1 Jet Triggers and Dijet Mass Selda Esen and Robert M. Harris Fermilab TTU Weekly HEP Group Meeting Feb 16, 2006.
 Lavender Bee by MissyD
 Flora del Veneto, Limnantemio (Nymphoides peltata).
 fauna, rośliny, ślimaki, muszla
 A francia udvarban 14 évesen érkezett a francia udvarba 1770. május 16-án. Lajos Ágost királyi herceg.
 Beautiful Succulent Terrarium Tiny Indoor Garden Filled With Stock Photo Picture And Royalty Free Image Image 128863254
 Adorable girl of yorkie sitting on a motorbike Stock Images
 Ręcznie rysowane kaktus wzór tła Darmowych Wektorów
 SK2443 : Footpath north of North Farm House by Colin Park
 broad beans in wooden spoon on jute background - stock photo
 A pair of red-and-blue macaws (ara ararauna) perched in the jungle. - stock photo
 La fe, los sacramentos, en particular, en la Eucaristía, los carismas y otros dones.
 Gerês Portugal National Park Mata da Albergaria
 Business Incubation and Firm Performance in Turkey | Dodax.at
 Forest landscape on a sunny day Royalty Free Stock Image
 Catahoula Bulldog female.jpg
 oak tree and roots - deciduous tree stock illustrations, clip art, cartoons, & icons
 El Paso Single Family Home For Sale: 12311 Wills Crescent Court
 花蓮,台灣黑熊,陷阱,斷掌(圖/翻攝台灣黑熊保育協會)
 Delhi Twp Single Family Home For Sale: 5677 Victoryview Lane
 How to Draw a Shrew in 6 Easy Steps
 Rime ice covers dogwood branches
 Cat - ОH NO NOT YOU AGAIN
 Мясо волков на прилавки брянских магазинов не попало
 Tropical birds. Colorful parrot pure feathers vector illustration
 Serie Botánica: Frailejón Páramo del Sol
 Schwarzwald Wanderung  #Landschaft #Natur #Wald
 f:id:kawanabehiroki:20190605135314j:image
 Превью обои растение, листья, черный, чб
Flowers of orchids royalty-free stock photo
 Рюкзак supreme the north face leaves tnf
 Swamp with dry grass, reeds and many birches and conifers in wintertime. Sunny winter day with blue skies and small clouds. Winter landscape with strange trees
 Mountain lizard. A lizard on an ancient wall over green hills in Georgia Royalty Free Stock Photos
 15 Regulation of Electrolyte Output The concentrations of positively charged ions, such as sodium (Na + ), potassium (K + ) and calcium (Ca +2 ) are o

## WORK TO COMPLETE
Reproduce, exactly as they stand in the data above, the lines from the one that holds "Ręcznie rysowane kaktus" to the one that holds "oak tree and", inclusive.

## OUTPUT OF THE EXERCISE
 Ręcznie rysowane kaktus wzór tła Darmowych Wektorów
 SK2443 : Footpath north of North Farm House by Colin Park
 broad beans in wooden spoon on jute background - stock photo
 A pair of red-and-blue macaws (ara ararauna) perched in the jungle. - stock photo
 La fe, los sacramentos, en particular, en la Eucaristía, los carismas y otros dones.
 Gerês Portugal National Park Mata da Albergaria
 Business Incubation and Firm Performance in Turkey | Dodax.at
 Forest landscape on a sunny day Royalty Free Stock Image
 Catahoula Bulldog female.jpg
 oak tree and roots - deciduous tree stock illustrations, clip art, cartoons, & icons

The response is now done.